Selected text —
= Beginning of Section =
Networking stack - Ethernet driver design


Piotr Mieńkowski <piotr.mienkowski at gmail.com...>
 

Hi all,

I have a few questions/discussion points related to the new networking
stack in context of Ethernet driver development.

1. Currently Ethernet drivers are by default initialized before the
networking stack (as set by CONFIG_ETH_INIT_PRIORITY). That's going
to be problematic for a zero-copy implementation of Ethernet driver.
Such driver will need to reserve during the initialization phase a
set of net data buffers where the incoming packets can be stored.
Later when the complete frame is received these buffers will be
passed to the higher layer. However, the net buffer pool is
initialized by the networking stack so reserving net buffers is only
possible after networking stack was initialized. That implies that
the Ethernet driver should be initialized after the networking
stack. Secondly, even in case of the more typical implementation of
the Ethernet driver, the one which has its own set of RX/TX buffers
and copies data between them and net buffers, as currently done in
Zephyr, the driver will start working immediately after being
initialized. If it receives a frame just at that moment it will try
to pass it to the higher layer even if the rest of the networking
stack was not yet initialized. Once again that implies that the
Ethernet driver should be initialized after the networking stack is.
2. Modern Ethernet modules in most of the SoC devices have ability to
generate IP, TCP and UDP checksums in hardware. Is it possible to
tell networking stack not to compute these checksums in software?
3. One of the parameters to NET_DEVICE_INIT is MTU. Shouldn't we have a
set of predefined constants provided by the networking stack for
some typical interfaces. E.g. NET_MTU_ETHERNET set to 1500? Should
we configure the MTU value in Kconfig?

Regards,
Piotr


Chuck Jordan <Chuck.Jordan@...>
 

From: Piotr Mienkowski [mailto:piotr.mienkowski(a)gmail.com]
Sent: Wednesday, January 04, 2017 9:25 AM
To: devel(a)lists.zephyrproject.org
Subject: [devel] Networking stack - Ethernet driver design


Hi all,

I have a few questions/discussion points related to the new networking stack in context of Ethernet driver development.

1. Currently Ethernet drivers are by default initialized before the networking stack (as set by CONFIG_ETH_INIT_PRIORITY). That's going to be problematic for a zero-copy implementation of Ethernet driver. Such driver will need to reserve during the initialization phase a set of net data buffers where the incoming packets can be stored. Later when the complete frame is received these buffers will be passed to the higher layer. However, the net buffer pool is initialized by the networking stack so reserving net buffers is only possible after networking stack was initialized. That implies that the Ethernet driver should be initialized after the networking stack. Secondly, even in case of the more typical implementation of the Ethernet driver, the one which has its own set of RX/TX buffers and copies data between them and net buffers, as currently done in Zephyr, the driver will start working immediately after being initialized. If it receives a frame just at that moment it will try to pass it to the higher layer even if the rest of the networking stack was not yet initialized. Once again that implies that the Ethernet driver should be initialized after the networking stack is.
= End of Section =
Your tasks —
1. According to the Ethernet driver thread, why can't a zero-copy Ethernet driver be initialized before the networking stack? Answer in one to three sentences.
2. Answer these questions from the Ethernet driver thread, marking each answer with the same letter.
(a) Which configuration option sets the default initialization order of Ethernet drivers?
(b) Which checksums can the Ethernet modules in most SoC devices generate in hardware?
(c) What value is proposed for the constant NET_MTU_ETHERNET?
3. Extend the Ethernet driver thread, starting right after its final sentence.
The records that come after this thread are drawn from an unrelated source.

Data records —
= Beginning of Section =
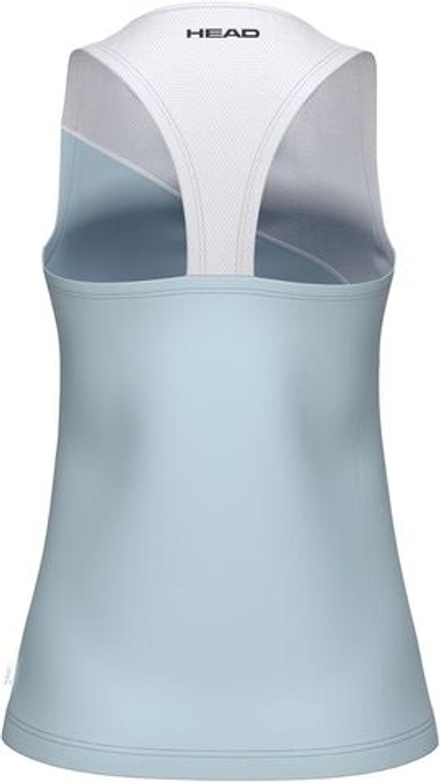 Топ теннисный Head Spirit Tank - light blue/white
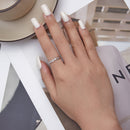 925 Sterling Silver Ring with CZ - Size 6.0 - Classic Style for Women-5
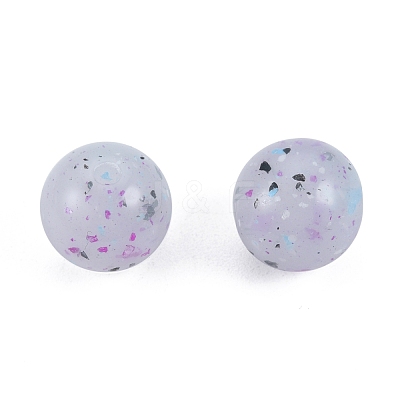 Marbled Stone Style Opaque Acrylic Beads OACR-G009-01B-1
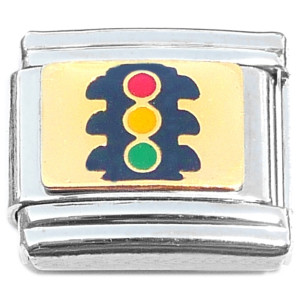 Traffic Signal Light Red Yellow Green Italian Charm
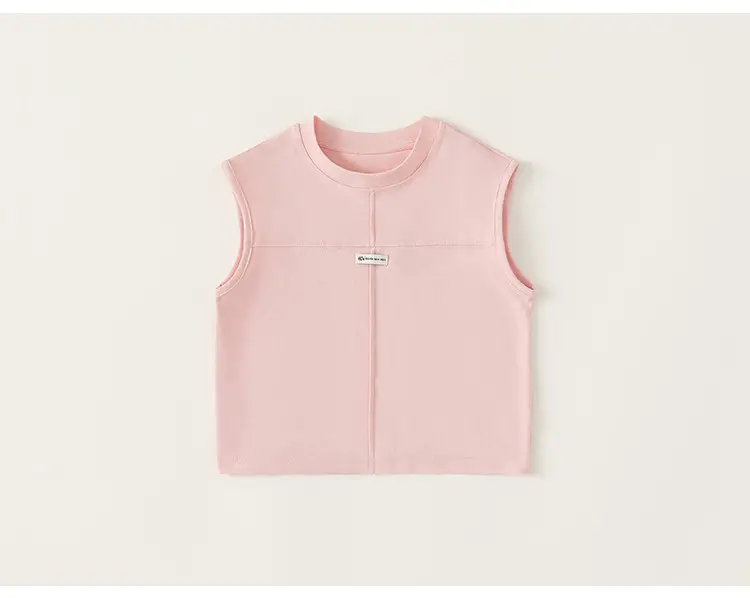 Yubao Boys Sleeveless Pink Vest XY42116 — feature 17
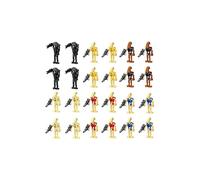 Juego de 24 bloques de construcción de droides de batalla, minifiguras de acción, colección de muelles,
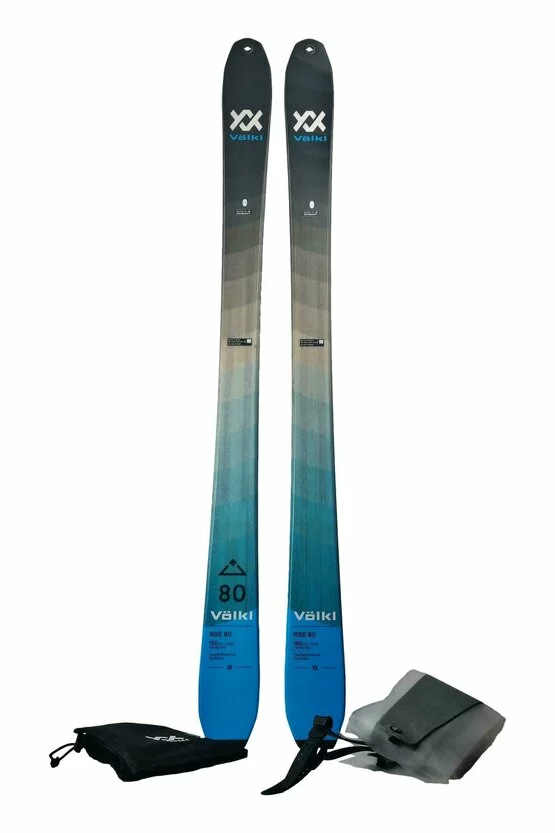 Ski de Tură Volkl Rise 80 Black/Blue + Piei de Focă picture - 1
= End of Section =
Task results —
1. A zero-copy driver has to reserve a set of net data buffers for incoming packets during its initialization phase. The net buffer pool is initialized by the networking stack, so those buffers can only be reserved after the stack has been initialized.

2.
(a) CONFIG_ETH_INIT_PRIORITY
(b) IP, TCP and UDP checksums
(c) 1500

3.
[chuckj] I would think if the Enet driver comes alive FIRST, and receives something, but no protocol stack has attached itself yet, that it could simply DROP the packet. ENET allows you to drop packets anywhere, anytime. So I could imagine the ENET driver coming alive first, doing its own initialization, acquiring its own buffers. Further, it should be agnostic as to which protocol stack attaches to it. There are protocols that have something OTHER than TCP/IP over ENET. For example, ATM packets over ENET, or any other encapsulation. Although, admittedly, this is very unlikely to appear with Zephyr.
So one way to design this is that the DRIVER owns the buffers, and that the buffers must always be returned to the driver when the protocol stack has consumed the packet. The API the protocol stack uses is a call to read a packet, getting a new buffer, and then another API to return the buffer later – to keep it zero copy. Sending would first have the application acquire a buffer, then fill it with a packet, then transmit it – with an attempt to utilize scatter-gather techniques to avoid memory copying (i.e. payload is not copied).

1. Modern Ethernet modules in most of the SoC devices have ability to generate IP, TCP and UDP checksums in hardware. Is it possible to tell networking stack not to compute these checksums in software?
This would be another configurable thing I guess. Also ENDIAN swap. Also the 2-byte GAP can be a problem between ENET header and IP header – if hardware requires 32-bit alignment. There are a lot of little things like this that some hardware can handle and some hardware cannot. I suppose all of these things should be configurable.

1. One of the parameters to NET_DEVICE_INIT is MTU. Shouldn't we have a set of predefined constants provided by the networking stack for some typical interfaces. E.g. NET_MTU_ETHERNET set to 1500? Should we configure the MTU value in Kconfig?
[chuckj] Most of the time MTU 1500 is probably just fine. Where I have seen people set this bigger is when streaming video (or something else) requires packets that are a lot bigger for efficiency. So YES having this configurable might be a good idea – although on low-end Zephyr devices, with modest memory sizes, modest MAC/PHY, its probably unlikely to be set big.
When TCP-offload devices are used, I would think there are large set of things to configure.
Regards,
Piotr


Tomasz Bursztyka
 

Hi Piotr,

1. Currently Ethernet drivers are by default initialized before the
networking stack (as set by CONFIG_ETH_INIT_PRIORITY). That's
going to be problematic for a zero-copy implementation of Ethernet
driver. Such driver will need to reserve during the initialization
phase a set of net data buffers where the incoming packets can be
stored. Later when the complete frame is received these buffers
will be passed to the higher layer. However, the net buffer pool
is initialized by the networking stack so reserving net buffers is
only possible after networking stack was initialized. That implies
that the Ethernet driver should be initialized after the
networking stack. Secondly, even in case of the more typical
implementation of the Ethernet driver, the one which has its own
set of RX/TX buffers and copies data between them and net buffers,
as currently done in Zephyr, the driver will start working
immediately after being initialized. If it receives a frame just
at that moment it will try to pass it to the higher layer even if
the rest of the networking stack was not yet initialized. Once
again that implies that the Ethernet driver should be initialized
after the networking stack is.
You are mixing different issues here: your own driver design and known
current limitations in net stack.
I will address your driver design issue in your patches (however apply
first style comments).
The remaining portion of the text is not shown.